Abstract
Osteoporosis is an important worldwide health problem, conferring significant costs on healthcare. Current osteoporosis therapies are anti-resorptive and have proven anti-fracture efficacy, while there is a paucity of osteoanabolic therapies. Romosozumab is a humanized monoclonal antibody against sclerostin, an inhibitor of osteoblastic activity. Two-year follow-up data from initial clinical studies show rapid and robust increases in bone mineral density at all sites, except the wrist. Significant increases in bone formation markers have also been observed after administration of romosozumab. Notably, and unprecedented among any currently available therapy, this increase in bone formation is accompanied with control of bone resorption, allowing an enhanced anabolic potential compared with the only other currently available anabolic therapy, teriparatide. Romosozumab has been well tolerated in initial studies and its effects on BMD are augmented by follow-on anti-resorptive therapy. Ongoing Phase III studies will provide data regarding anti-fracture efficacy and comparisons with alendronate, as well as longer-term safety.
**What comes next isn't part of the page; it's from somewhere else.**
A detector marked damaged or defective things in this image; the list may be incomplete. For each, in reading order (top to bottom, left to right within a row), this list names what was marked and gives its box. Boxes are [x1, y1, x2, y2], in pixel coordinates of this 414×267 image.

Financial & competing interests disclosure
The authors were supported by Monash University and National Health and Medical Research Council of Australia. PR Ebeling has received research funding from Amgen, Merck, Novartis, and Eli-Lilly and honoraria from Merck, Amgen, Pfizer, ViiV Healthcare, and GlaxoSmithKline. The authors have no other relevant affiliations or financial involvement with any organization or entity with a financial interest in or financial conflict with the subject matter or materials discussed in the manuscript apart from those disclosed.
Romosozumab is a humanized monoclonal antibody against sclerostin.
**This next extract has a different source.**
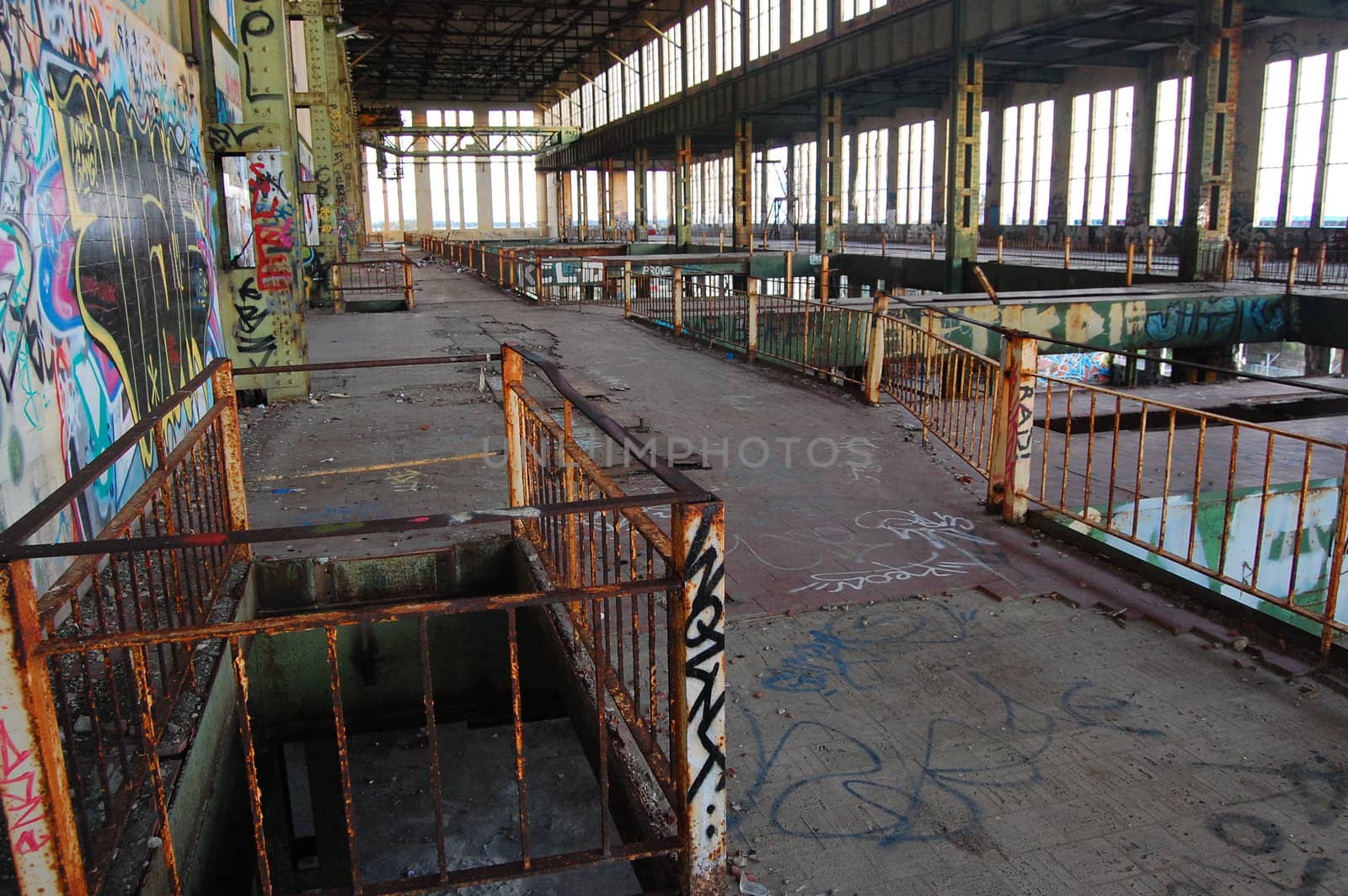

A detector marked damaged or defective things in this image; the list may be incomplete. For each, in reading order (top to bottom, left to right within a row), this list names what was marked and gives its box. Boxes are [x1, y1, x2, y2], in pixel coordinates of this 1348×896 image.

Its subcutaneous administration is associated with a rapid increase in BMD at all sites, except the radius.
Bone turnover markers support the anabolic action of romosozumab, with significant increases in P1NP after administration, with an associated control of bone resorption.
Romosozumab was well tolerated in Phase I and II clinical studies.
Ongoing Phase III studies will provide data regarding anti-fracture efficacy and long-term safety, as well as informing the optimal therapeutic regimen and any potential role for its combination with existing osteoporosis therapies.